Directions
Gather every line of the material below that contains the string "instances", and list those lines in order.

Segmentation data
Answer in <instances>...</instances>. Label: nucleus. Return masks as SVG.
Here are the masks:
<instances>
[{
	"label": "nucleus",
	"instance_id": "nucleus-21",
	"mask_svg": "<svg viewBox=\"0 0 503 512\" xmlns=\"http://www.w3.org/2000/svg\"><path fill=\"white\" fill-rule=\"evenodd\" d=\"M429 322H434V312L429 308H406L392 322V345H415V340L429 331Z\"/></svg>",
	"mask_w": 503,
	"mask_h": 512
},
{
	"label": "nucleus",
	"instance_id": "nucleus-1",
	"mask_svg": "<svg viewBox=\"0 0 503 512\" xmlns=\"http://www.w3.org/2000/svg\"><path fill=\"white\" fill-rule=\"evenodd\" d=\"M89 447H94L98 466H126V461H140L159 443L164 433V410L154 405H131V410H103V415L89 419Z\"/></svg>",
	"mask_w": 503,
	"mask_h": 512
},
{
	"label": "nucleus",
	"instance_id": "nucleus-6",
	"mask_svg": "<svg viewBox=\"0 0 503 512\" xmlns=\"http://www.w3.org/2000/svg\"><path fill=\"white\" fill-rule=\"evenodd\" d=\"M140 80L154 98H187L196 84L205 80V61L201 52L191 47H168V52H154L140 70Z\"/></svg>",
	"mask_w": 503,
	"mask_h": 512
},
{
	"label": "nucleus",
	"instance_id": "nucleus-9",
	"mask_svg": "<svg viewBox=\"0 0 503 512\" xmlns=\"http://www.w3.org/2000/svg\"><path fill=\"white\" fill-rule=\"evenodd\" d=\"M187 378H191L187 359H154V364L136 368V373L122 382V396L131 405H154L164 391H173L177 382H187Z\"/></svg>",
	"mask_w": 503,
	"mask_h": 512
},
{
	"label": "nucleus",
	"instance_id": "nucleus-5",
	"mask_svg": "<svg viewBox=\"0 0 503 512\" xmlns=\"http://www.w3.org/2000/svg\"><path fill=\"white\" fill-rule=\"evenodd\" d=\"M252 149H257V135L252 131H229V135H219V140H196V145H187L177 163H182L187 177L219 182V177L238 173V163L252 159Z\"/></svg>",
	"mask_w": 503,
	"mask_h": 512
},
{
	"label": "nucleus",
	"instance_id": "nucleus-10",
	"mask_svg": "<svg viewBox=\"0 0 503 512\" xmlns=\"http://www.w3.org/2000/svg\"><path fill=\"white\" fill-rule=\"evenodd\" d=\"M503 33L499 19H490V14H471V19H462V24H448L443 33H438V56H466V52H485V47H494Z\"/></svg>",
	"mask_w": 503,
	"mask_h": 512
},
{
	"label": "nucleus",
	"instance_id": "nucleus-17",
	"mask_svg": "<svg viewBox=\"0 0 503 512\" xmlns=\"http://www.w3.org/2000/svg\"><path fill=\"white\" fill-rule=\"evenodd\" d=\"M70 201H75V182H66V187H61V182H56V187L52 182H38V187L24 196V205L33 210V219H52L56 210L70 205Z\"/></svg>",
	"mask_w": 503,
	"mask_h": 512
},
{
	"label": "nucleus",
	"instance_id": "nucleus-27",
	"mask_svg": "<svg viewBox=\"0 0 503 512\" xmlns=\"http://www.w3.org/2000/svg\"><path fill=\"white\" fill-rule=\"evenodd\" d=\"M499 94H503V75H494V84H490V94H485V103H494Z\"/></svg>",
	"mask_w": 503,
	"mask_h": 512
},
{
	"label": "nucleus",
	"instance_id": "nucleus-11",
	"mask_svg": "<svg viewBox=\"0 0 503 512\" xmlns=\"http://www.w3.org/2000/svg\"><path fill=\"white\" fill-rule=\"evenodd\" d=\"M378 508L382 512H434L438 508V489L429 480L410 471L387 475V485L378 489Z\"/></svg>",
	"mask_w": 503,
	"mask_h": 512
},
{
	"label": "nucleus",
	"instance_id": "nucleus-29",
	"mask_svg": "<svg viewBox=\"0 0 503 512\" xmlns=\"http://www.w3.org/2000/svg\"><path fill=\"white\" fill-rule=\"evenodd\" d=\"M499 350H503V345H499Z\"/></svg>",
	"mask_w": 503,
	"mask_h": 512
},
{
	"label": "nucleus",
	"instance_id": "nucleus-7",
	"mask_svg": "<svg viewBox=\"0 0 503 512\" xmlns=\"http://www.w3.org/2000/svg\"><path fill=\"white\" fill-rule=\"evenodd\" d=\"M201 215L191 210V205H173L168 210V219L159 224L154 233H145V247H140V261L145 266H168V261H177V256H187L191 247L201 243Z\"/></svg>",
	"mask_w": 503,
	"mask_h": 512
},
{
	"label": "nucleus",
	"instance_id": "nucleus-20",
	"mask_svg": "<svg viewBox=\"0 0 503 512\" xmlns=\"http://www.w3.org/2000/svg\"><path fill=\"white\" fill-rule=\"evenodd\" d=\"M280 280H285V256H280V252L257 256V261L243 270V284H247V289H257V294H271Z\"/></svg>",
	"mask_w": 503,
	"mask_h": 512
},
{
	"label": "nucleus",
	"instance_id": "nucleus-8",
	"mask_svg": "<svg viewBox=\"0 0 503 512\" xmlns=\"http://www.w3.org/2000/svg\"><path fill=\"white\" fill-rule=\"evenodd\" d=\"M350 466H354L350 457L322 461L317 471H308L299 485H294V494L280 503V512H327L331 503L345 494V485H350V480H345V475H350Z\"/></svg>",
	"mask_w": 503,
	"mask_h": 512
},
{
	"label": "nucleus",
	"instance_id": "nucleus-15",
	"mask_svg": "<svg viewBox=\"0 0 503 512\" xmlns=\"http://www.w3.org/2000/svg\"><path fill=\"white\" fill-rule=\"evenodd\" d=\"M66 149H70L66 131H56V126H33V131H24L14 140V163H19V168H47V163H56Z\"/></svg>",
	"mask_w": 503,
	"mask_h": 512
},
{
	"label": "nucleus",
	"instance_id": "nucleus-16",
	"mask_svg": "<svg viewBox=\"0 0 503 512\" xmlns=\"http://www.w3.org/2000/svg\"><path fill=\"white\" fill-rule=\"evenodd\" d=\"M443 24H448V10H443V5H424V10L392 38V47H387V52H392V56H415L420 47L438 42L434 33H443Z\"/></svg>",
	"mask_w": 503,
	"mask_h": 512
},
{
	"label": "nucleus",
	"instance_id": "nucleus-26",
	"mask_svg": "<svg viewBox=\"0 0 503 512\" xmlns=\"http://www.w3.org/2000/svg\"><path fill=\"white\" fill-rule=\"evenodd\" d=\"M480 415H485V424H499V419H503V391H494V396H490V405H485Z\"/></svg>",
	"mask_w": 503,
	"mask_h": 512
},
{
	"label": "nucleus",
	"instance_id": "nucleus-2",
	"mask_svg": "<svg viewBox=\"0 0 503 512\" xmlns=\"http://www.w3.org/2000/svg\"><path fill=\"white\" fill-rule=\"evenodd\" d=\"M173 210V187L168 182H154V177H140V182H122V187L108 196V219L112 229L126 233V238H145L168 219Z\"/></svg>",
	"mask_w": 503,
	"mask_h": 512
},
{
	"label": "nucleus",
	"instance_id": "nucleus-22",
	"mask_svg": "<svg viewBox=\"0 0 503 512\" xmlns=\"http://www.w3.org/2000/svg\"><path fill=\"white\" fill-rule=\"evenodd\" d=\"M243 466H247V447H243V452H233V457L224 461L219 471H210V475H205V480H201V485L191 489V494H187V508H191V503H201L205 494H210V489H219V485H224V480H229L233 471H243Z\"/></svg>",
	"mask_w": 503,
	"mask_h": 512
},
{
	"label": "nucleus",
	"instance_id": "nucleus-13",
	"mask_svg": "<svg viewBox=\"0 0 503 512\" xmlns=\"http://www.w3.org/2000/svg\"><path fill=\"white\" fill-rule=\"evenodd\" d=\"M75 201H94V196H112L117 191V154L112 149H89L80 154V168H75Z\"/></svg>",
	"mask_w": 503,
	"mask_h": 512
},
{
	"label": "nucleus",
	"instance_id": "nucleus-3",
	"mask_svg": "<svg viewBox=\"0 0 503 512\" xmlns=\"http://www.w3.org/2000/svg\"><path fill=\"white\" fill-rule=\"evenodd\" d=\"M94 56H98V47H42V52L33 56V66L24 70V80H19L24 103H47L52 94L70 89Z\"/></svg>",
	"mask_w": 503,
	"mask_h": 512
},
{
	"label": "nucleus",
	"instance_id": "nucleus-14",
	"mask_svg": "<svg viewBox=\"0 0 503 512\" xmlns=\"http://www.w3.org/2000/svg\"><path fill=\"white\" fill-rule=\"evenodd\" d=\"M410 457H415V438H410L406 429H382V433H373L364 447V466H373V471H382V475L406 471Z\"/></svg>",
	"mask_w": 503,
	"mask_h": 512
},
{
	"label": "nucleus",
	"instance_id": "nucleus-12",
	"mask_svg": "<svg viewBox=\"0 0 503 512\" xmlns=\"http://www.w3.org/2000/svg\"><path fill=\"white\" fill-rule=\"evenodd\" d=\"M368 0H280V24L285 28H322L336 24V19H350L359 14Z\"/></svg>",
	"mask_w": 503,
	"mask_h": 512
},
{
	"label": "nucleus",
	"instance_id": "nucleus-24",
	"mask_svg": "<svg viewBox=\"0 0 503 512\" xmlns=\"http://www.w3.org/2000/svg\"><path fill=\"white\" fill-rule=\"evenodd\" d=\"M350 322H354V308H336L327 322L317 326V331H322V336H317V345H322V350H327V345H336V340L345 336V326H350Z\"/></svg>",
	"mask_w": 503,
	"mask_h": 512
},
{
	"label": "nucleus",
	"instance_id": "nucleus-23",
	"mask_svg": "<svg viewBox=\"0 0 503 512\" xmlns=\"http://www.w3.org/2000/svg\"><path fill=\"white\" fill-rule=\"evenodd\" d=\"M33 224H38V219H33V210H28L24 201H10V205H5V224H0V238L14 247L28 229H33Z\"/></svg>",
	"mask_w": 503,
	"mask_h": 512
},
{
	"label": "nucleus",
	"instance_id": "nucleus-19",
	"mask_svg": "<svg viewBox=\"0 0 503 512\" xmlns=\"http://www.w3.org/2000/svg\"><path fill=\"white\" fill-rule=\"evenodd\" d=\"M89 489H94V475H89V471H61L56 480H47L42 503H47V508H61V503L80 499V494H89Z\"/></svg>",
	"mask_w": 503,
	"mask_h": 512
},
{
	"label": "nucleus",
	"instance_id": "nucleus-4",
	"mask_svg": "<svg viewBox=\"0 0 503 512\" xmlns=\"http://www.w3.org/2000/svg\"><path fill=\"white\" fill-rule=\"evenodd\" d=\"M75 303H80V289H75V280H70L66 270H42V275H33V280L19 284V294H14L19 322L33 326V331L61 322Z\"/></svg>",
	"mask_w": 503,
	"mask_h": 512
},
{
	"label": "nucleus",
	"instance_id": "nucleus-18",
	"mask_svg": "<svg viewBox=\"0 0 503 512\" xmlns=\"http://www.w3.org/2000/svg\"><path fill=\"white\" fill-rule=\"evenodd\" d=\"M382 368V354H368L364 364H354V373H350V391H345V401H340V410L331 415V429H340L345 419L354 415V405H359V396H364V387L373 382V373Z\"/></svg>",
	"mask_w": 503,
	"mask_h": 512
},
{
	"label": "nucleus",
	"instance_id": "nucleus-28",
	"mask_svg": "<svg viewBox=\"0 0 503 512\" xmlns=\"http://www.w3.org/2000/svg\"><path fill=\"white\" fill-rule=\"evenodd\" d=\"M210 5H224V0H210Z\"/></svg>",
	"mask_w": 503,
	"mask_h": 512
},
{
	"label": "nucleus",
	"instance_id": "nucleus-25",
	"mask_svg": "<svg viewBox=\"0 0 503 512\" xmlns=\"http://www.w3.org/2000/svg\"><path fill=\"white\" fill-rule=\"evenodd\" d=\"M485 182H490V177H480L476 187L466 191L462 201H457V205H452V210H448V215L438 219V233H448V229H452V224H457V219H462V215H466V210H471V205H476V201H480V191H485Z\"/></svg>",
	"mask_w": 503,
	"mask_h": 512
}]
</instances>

Written solution
Answer in <instances>...</instances>. Label: nucleus. Return masks as SVG.
<instances>
</instances>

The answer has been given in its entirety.